**What you should do:**
Return exactly the lines from the "Which is the lowest object among" line through the last line of the entries below. Include no pictures.

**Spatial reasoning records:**

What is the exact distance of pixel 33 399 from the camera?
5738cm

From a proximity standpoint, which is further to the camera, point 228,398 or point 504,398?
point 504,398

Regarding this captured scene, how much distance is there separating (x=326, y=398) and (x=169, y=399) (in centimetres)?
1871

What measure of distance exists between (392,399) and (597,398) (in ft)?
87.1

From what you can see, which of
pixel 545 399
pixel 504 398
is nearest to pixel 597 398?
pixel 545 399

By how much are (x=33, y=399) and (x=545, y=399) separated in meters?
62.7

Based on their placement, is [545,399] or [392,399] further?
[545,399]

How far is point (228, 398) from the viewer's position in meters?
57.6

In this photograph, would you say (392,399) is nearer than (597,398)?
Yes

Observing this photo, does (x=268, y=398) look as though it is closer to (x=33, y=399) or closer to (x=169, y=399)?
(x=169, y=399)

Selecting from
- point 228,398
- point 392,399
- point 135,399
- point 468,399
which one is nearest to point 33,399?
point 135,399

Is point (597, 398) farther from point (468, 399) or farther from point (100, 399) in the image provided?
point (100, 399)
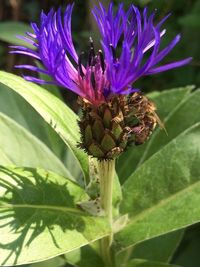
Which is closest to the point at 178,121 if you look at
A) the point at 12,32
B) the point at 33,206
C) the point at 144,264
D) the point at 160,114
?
the point at 160,114

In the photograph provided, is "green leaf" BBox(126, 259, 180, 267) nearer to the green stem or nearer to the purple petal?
the green stem

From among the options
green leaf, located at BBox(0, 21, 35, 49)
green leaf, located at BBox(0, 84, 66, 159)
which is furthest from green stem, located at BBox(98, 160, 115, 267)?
green leaf, located at BBox(0, 21, 35, 49)

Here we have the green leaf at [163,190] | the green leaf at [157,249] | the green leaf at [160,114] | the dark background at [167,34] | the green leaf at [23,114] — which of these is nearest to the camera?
the green leaf at [163,190]

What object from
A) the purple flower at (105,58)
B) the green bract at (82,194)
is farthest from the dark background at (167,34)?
the purple flower at (105,58)

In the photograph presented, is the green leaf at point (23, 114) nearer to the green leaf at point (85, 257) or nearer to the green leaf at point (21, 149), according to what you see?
the green leaf at point (21, 149)

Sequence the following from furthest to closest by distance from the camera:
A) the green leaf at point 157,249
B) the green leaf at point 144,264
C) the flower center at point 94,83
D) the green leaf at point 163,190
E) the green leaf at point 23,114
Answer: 1. the green leaf at point 23,114
2. the green leaf at point 157,249
3. the green leaf at point 144,264
4. the green leaf at point 163,190
5. the flower center at point 94,83

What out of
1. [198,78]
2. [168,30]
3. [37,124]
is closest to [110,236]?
[37,124]
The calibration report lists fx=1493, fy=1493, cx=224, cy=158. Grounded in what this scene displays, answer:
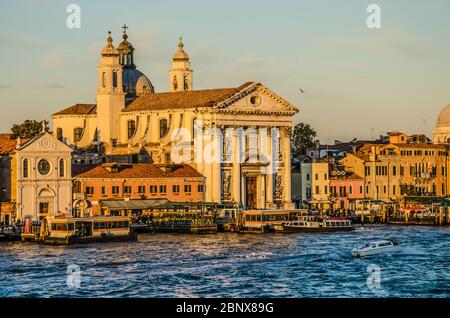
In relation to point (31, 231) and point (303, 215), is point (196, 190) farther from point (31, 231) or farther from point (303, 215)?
point (31, 231)

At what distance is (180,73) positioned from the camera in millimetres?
80062

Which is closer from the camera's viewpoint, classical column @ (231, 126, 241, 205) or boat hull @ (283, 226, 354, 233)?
boat hull @ (283, 226, 354, 233)

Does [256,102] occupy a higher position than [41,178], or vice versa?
[256,102]

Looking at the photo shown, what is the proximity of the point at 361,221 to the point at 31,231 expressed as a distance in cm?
2137

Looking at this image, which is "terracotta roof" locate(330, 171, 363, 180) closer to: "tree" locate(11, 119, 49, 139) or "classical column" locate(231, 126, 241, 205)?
"classical column" locate(231, 126, 241, 205)

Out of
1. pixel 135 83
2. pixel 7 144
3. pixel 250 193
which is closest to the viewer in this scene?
pixel 7 144

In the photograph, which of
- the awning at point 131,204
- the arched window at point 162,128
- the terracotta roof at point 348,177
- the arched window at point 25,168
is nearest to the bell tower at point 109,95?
the arched window at point 162,128

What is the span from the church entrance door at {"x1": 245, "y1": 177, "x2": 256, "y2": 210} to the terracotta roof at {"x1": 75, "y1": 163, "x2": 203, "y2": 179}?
3163 mm

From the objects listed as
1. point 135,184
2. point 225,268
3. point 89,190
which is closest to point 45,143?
point 89,190

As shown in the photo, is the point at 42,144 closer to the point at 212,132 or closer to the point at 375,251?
the point at 212,132

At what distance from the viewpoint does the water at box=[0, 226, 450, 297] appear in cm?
3928

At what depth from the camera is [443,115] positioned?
316 ft

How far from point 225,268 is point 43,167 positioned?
62.3ft

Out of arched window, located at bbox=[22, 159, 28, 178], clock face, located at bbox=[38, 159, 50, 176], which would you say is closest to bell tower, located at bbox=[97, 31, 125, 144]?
clock face, located at bbox=[38, 159, 50, 176]
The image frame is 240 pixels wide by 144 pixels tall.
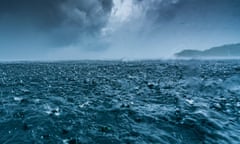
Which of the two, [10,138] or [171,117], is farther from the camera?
[171,117]

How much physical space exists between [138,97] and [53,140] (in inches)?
406

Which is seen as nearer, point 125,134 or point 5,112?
point 125,134

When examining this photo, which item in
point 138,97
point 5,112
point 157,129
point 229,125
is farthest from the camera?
point 138,97

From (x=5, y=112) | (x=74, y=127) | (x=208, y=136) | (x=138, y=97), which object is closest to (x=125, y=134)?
(x=74, y=127)

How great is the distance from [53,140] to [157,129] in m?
5.96

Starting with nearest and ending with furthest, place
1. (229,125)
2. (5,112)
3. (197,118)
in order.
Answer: (229,125), (197,118), (5,112)

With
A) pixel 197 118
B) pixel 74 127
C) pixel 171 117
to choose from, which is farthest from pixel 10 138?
pixel 197 118

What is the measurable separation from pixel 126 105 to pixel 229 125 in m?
7.65

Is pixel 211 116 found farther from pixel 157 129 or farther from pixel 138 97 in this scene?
pixel 138 97

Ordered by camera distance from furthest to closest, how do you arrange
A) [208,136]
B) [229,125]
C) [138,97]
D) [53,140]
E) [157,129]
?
[138,97], [229,125], [157,129], [208,136], [53,140]

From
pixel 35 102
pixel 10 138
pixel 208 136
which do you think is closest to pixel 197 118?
pixel 208 136

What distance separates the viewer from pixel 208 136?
8.55m

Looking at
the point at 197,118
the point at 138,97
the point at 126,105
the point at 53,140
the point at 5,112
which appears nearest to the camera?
the point at 53,140

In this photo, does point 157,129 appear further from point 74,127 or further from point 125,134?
point 74,127
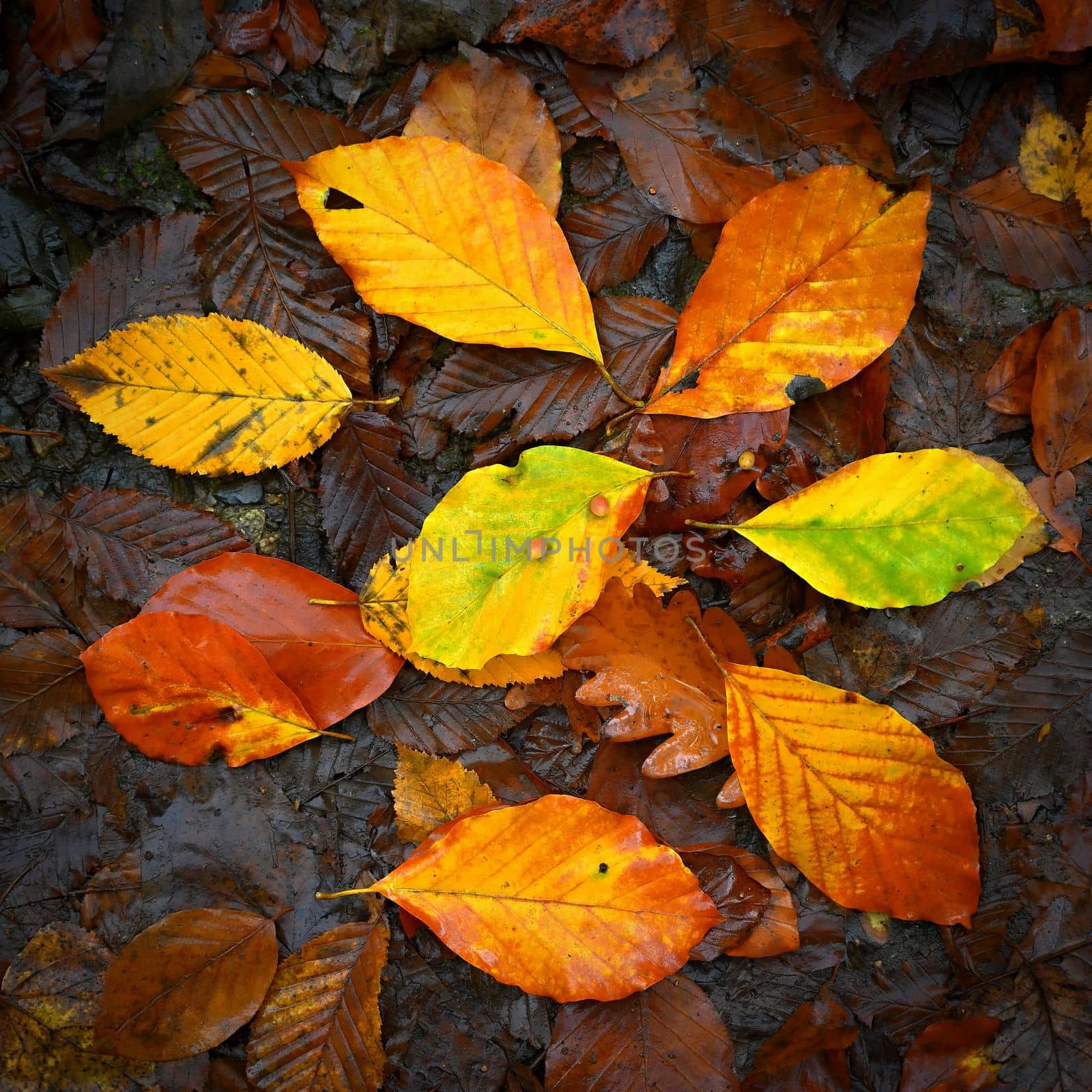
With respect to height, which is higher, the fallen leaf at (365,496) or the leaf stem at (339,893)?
the fallen leaf at (365,496)

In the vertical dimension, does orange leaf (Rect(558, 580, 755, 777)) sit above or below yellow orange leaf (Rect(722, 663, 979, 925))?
above

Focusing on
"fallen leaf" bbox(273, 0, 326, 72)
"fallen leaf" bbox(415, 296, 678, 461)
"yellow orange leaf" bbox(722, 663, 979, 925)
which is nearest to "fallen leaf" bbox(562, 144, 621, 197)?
"fallen leaf" bbox(415, 296, 678, 461)

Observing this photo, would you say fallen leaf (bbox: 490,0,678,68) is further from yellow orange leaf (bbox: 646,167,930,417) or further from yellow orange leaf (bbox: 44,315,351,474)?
yellow orange leaf (bbox: 44,315,351,474)

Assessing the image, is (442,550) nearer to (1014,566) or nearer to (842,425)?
(842,425)

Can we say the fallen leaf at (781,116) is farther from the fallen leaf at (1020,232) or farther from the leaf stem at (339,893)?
the leaf stem at (339,893)

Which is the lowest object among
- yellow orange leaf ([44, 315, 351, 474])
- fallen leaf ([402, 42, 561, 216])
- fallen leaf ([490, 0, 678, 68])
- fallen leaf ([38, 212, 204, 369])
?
yellow orange leaf ([44, 315, 351, 474])

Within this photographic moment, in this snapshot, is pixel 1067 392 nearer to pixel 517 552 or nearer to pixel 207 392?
pixel 517 552

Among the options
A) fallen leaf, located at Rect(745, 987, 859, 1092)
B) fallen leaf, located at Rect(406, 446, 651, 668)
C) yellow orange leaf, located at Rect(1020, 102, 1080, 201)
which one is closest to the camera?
fallen leaf, located at Rect(406, 446, 651, 668)

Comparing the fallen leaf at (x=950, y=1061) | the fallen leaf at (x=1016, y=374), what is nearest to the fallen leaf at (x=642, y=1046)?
the fallen leaf at (x=950, y=1061)
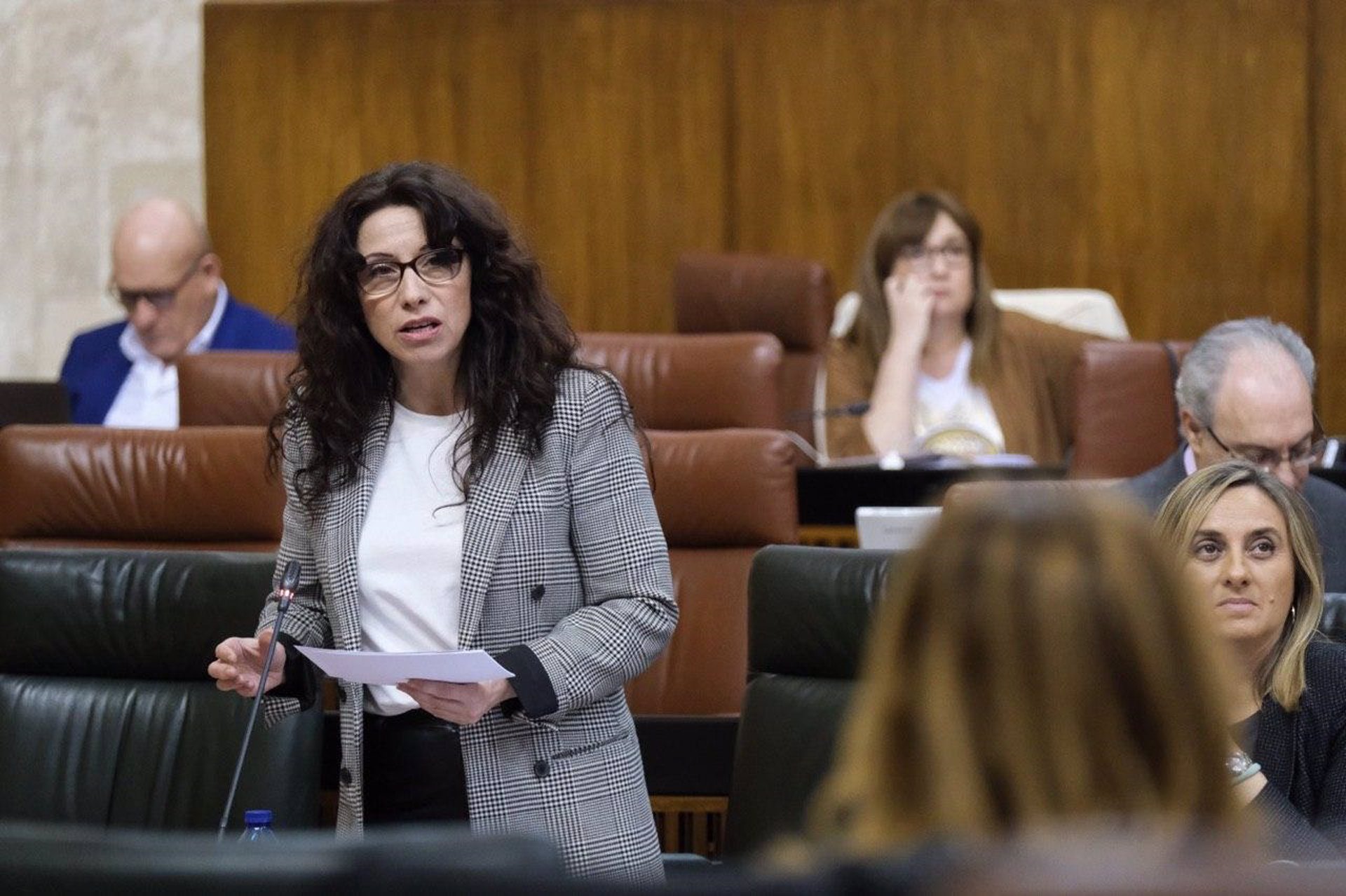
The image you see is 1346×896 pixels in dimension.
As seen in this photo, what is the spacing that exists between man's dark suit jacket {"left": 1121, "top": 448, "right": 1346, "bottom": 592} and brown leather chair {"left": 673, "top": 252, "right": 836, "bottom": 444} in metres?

**The reply:**
Which is the lowest object among
- yellow orange leaf ([44, 315, 351, 474])
- fallen leaf ([402, 42, 561, 216])
- fallen leaf ([490, 0, 678, 68])
- fallen leaf ([38, 212, 204, 369])
?
yellow orange leaf ([44, 315, 351, 474])

Within this photographic moment, in this snapshot, is pixel 1067 392 nearer to pixel 517 552 or nearer to pixel 207 392?
pixel 517 552

Among the options
A) fallen leaf, located at Rect(745, 987, 859, 1092)
B) fallen leaf, located at Rect(406, 446, 651, 668)
C) yellow orange leaf, located at Rect(1020, 102, 1080, 201)
which one is closest to the camera?
fallen leaf, located at Rect(406, 446, 651, 668)

Comparing the fallen leaf at (x=950, y=1061) | the fallen leaf at (x=1016, y=374), what is nearest to the fallen leaf at (x=642, y=1046)?
the fallen leaf at (x=950, y=1061)
The image you see is 1346×896 pixels in dimension.
As seen in this photo, what is the spacing that exists between man's dark suit jacket {"left": 1121, "top": 448, "right": 1346, "bottom": 592} and brown leather chair {"left": 673, "top": 252, "right": 836, "bottom": 444} in metres?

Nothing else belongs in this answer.